FROM SOFTWARE Just Made a Fool of the Games Industry | OPINION

There was this feeling I got when I first started playing Elden Ring and I couldn’t immediately put my finger on it.

While running around in utter confusion being chased by hellish monsters that want to tear my amygdala right out of my butthole, my immediate thought was wow, this is such a breath of fresh air. This feels like I’m gaming again and the ember of my gamer soul has been given some precious kindling.

Yet, why was I feeling this way? It’s not like I wasn’t playing games recently. My first thoughts were, of course, the masterfully designed open-world, the insane and beautiful boss fights, impenetrable but intricate and thoughtful lore and all the other breathless praises you’ve heard a billion times over at this point. Those reasons are all valid, sure, but that still wasn’t it.


“It’s a phenomenon and it did that with nothing but its own merits.”

 

 

Then it dawned on me. They haven’t tried selling me a timesaver pack, season pass, horse armour for Torrent, a level boost voucher or anything. The map doesn’t look like the floor of a Turkish orgy. I have no quest log filled with 40 side-quests that are all basically just chores for lazy people.

I don’t have some person in my ear yelling at me every two seconds to go to the next objective or the next hallway full of expendable idiots that I have to mow down.

The day the gaming died

Elden Ring is the game that happens when a developer is unshackled from all the greedy bullshit of the modern AAA gaming industry. That’s what was responsible for that feeling I was getting.

I’ll admit, I’ve fallen out of love with gaming before Elden Ring came along. Sexual predators that are on the company payroll, lizard people executives bleeding the lifeblood out of their employees just so they can make that extra billion that will go into their offshore accounts so that they can make a new pedophile island or whatever. The gaming industry has become a circus with none of the fun.

The games weren’t fun anymore either. I felt like I was a child being led along a shiny path with candy and promises of a good time and then getting to the end and having my wallet stolen and my innocence robbed.

A true sense of discovery

Elden Ring is the antithesis of all of that. It’s unrelenting, brutal, you’re constantly bewildered and lost, but it’s as pure as you can get.

You’re given precious little guidance and that translates into some of the most organic gameplay we’ve ever seen from an open-world game. It puts all other open-world titles out there right now to shame by being unapologetically itself. Not what a “wider audience” would like, not what is hip and trendy, not what will be the best return on investment, but simply being a labour of love and passion. No bullshit.


“It doesn’t have to sell you bits and pieces of itself to be whole. It is whole.”

 

 

The result of that? It’s on top of Metacritic right now. It has a record-breaking amount of sales, despite being one of the most difficult games you’ll ever play. The public is still infatuated with the game weeks after release and you’re probably still being bombarded by your friends telling you their tales of suffering.

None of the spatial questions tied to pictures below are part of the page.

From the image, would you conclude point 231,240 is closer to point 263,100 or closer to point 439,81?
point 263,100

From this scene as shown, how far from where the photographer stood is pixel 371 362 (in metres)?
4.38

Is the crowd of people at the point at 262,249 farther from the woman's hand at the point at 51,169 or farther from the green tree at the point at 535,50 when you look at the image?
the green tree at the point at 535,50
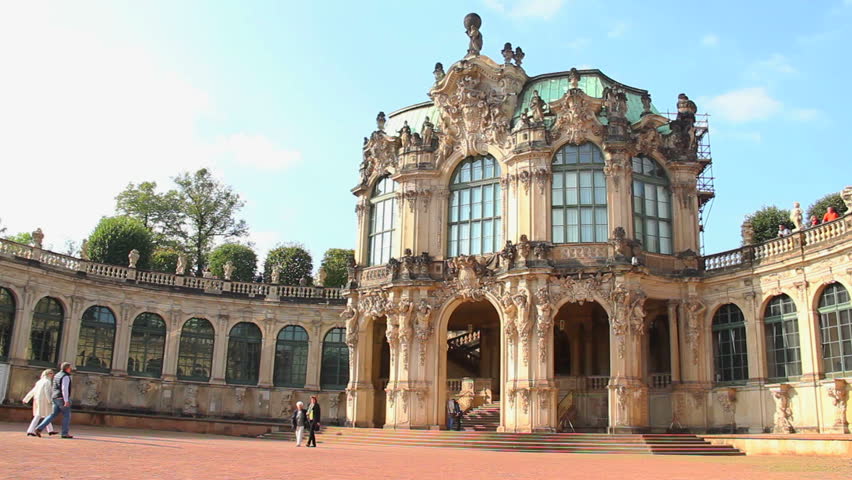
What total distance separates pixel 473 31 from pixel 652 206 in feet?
37.7

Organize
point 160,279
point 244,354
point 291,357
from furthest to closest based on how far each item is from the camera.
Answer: point 291,357, point 244,354, point 160,279

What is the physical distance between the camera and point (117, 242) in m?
49.0

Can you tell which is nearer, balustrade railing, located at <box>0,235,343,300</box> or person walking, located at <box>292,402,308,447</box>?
person walking, located at <box>292,402,308,447</box>

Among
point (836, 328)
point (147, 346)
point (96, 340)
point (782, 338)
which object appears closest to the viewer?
point (836, 328)

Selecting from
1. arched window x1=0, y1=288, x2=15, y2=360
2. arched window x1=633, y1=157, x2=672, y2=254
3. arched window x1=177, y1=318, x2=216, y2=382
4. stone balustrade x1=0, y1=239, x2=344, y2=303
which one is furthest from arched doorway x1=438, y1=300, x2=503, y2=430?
arched window x1=0, y1=288, x2=15, y2=360

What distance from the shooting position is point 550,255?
32500mm

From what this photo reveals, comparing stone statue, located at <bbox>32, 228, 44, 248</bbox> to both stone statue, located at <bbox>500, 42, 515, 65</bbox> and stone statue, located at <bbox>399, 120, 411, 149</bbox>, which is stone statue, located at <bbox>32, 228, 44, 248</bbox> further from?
stone statue, located at <bbox>500, 42, 515, 65</bbox>

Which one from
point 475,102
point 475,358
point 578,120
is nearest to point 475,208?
point 475,102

It’s a phenomenon and it did that with nothing but its own merits. I’m sure there was a focus group who played this game and moaned about it being too difficult, but they didn’t care. They know what they crafted is worth every second of the hardship you might face and if you manage to push through, it’ll be pure euphoria.

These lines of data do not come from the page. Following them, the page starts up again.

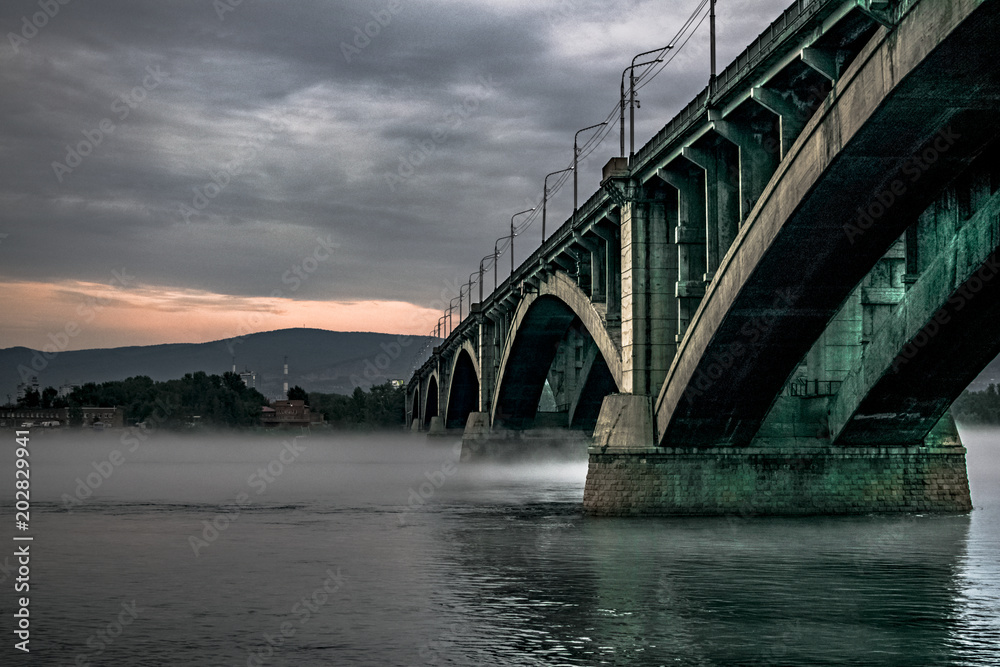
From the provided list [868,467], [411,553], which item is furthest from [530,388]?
[411,553]

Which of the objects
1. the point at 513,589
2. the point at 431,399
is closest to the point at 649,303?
the point at 513,589

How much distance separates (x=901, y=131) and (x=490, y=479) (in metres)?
44.1

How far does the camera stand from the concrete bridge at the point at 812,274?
2423cm

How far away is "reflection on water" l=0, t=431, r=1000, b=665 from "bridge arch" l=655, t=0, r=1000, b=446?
3.88m

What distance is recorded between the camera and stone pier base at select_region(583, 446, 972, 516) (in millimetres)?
34594

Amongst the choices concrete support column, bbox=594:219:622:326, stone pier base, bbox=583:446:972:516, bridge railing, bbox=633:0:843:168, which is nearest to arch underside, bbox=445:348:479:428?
concrete support column, bbox=594:219:622:326

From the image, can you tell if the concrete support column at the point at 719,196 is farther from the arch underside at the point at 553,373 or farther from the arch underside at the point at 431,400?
the arch underside at the point at 431,400

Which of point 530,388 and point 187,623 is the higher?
point 530,388

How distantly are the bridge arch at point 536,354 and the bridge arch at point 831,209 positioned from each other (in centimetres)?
1728

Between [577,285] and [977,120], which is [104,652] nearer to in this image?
[977,120]

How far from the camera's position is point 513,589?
22.6 m

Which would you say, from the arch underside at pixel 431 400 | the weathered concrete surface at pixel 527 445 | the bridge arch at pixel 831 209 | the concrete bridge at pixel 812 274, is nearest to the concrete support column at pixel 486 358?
the weathered concrete surface at pixel 527 445

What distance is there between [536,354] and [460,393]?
4732 cm

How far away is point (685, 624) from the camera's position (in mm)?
18688
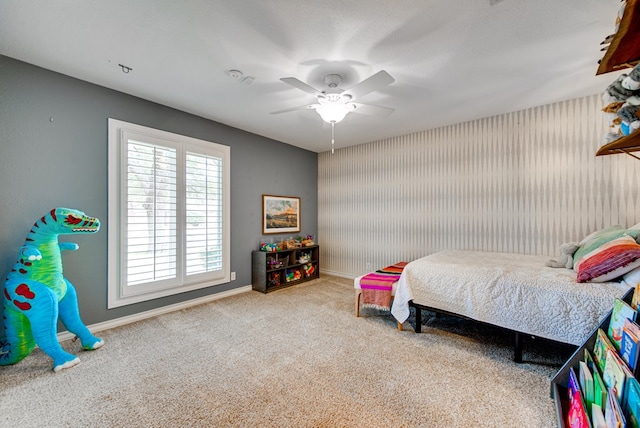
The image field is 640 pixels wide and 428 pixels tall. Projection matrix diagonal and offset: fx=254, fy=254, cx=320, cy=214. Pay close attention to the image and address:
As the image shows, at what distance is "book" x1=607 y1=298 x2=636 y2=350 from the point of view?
47.3 inches

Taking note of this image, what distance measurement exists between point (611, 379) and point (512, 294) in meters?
1.06

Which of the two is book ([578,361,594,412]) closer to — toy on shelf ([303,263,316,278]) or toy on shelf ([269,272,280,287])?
toy on shelf ([269,272,280,287])

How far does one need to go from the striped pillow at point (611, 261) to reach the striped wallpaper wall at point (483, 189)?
1.20 metres

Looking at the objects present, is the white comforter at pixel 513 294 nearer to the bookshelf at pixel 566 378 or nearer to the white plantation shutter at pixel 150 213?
the bookshelf at pixel 566 378

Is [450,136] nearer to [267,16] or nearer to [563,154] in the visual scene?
[563,154]

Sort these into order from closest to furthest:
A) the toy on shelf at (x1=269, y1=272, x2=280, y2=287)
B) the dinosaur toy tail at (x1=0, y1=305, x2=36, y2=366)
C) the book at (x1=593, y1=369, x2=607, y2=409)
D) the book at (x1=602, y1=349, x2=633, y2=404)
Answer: the book at (x1=602, y1=349, x2=633, y2=404) < the book at (x1=593, y1=369, x2=607, y2=409) < the dinosaur toy tail at (x1=0, y1=305, x2=36, y2=366) < the toy on shelf at (x1=269, y1=272, x2=280, y2=287)

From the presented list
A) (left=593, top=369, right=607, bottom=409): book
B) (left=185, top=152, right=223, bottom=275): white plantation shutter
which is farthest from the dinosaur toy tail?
(left=593, top=369, right=607, bottom=409): book

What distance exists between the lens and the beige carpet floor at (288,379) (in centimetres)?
154

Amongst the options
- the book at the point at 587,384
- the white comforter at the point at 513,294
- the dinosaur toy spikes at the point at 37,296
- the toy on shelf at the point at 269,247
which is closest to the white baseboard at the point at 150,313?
the dinosaur toy spikes at the point at 37,296

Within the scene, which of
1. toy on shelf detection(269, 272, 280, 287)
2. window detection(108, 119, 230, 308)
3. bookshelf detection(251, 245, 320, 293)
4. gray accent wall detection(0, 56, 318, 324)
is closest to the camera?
gray accent wall detection(0, 56, 318, 324)

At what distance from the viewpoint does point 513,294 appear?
6.87 feet

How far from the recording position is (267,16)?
66.8 inches

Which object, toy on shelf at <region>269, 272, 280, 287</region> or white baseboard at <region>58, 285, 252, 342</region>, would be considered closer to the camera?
white baseboard at <region>58, 285, 252, 342</region>

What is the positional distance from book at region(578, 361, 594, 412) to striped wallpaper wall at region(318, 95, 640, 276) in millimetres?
2171
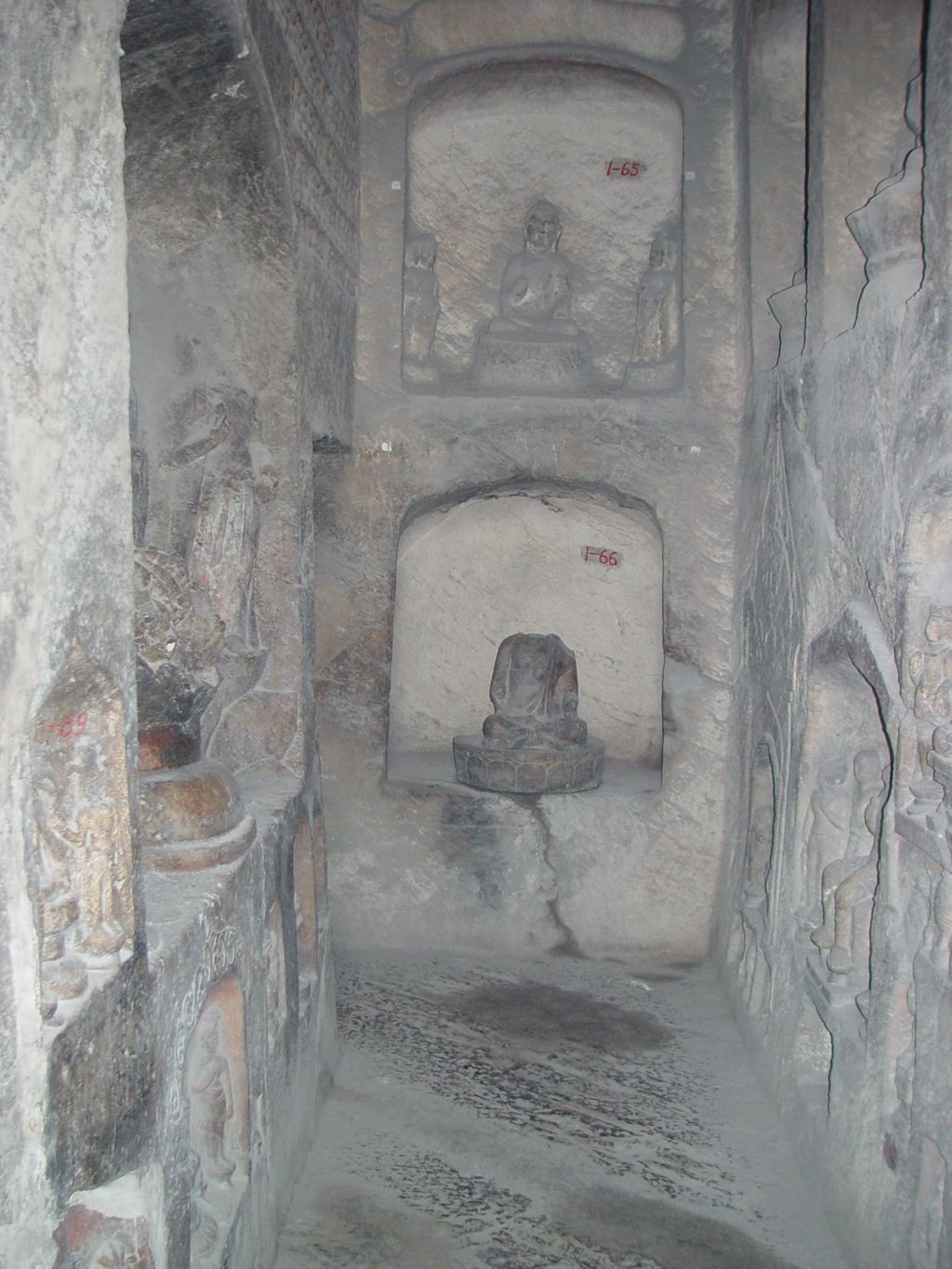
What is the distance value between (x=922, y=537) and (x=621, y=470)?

Elden Ring header with a character standing in front of a castle looking up

Death of the Mild

There have been other phenomenal games that still show the merits of this hobby in the past few years, but none of them come close to the scale and ambition of Elden Ring. It’s a game that would make game executives shudder, being the near-impenetrable, complicated and bizarre beast that it is.

It’s not beholden to any of the buzzwords like “live-service” or a “constantly growing experience” because it’s already the full package. It doesn’t have to sell you bits and pieces of itself to be whole. It is whole.

My utopian hope is that Elden Ring shows the industry the potential that games still have.

That you don’t have to pander to the lowest common denominator. That you don’t have to pad your games out with pointless garbage and creativity-destroying mandates to force monetisation models into absolutely everything. There is still a place for passion in our industry, all you have to do is harness it.

In other words, Elden Ring told the industry to git gud.